Toni Cantó como síntoma

¿Qué ha aportado y qué puede aportar Toni Cantó a la política? Aportar solo el mal ejemplo del nomadismo partidista, y sobre el futuro más vale no hacer cábalas. El activo del personaje tiene que ver con una notoriedad de medio pelo como actor, más de reparto que protagonista; también con su buena planta, que en estos tiempos telegénicos puede aportar un plus de conocimiento. También cierta facilidad de palabra que no quiere decir de ideas o propuestas.

Su último avatar tiene que ver con el oportunismo de entrar en la Asamblea de Madrid en la bancada popular.

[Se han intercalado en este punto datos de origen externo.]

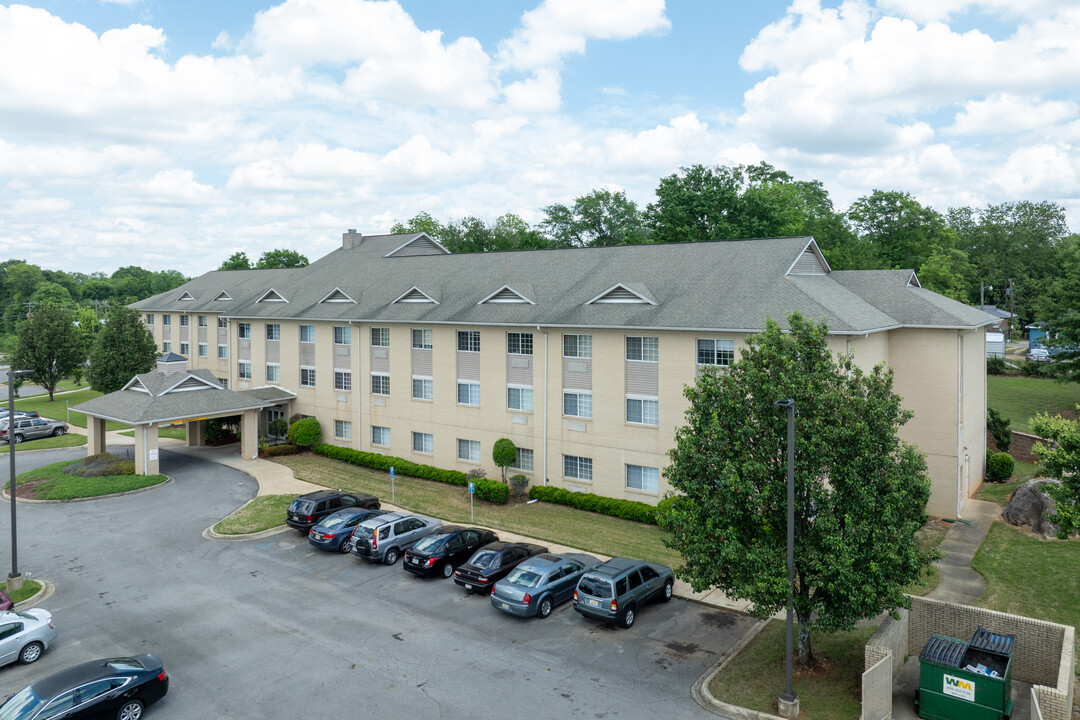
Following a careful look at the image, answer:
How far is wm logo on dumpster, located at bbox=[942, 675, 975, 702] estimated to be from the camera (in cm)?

Una pieza más del acoso y derribo que el PP ha aplicado para absorber, a las malas, como A hostil, a Ciudadanos y reducir competidores en el centro. Cantó no aportaba al PP otra cosa que un golpe de efecto contra Ciudadanos. La ejecutoria del actor en política no va más allá de discursos retóricos y aparición en listas para ejercer de diputado objeto. Es un síntoma de las estratagemas que han sustituido a la estrategia en los partidos.

Ahora un juzgado ordinario, en aplicación estricta de la legislación electoral, dice que Cantó no es elegible porque no estaba inscrito en Madrid antes del 1 de enero, cuando era diputado en ejercicio en Valencia. La norma es de sobra conocida, puede ser discutible, pero está en vigor, También puede ser burlada (ya se sabe que el rigor de la ley se mitiga con el incumplimiento) con argumentos como que el candidato tiene casa y familia en Madrid y otros similares, que son tan ciertos como insuficientes en la consideración de la juez que ha entendido el caso.

Desde luego que caben recursos y que otros tribunales con más manga ancha avalen la inclusión en las listas de Cantó; pero la chapuza ha quedado en evidencia. El síndrome Cantó apunta a la ligereza de los dirigentes de los partidos que hacen lecturas interesadas de las normas que ellos mismos han aprobado.

Es más que probable que a los del Partido Popular el señor Canto, les importe una higa; lo que les podía aportar ya está cobrado; les ha servido para debilitar a un adversario con argumentos artificiosos que solo desprestigian a quien les ponen en marcha y se aprovechan de ello. Se trata de un caso menor, irrelevante, que no dejará huella; pero indicativo de una forma asquerosa de hacer política; tanto como la campaña electoral de Madrid, la peor que han conocido los madrileños, peor aun que el caso de los trásfugas que han jalonado varias elecciones en la capital de España. Cantó es otro síntoma de degradación.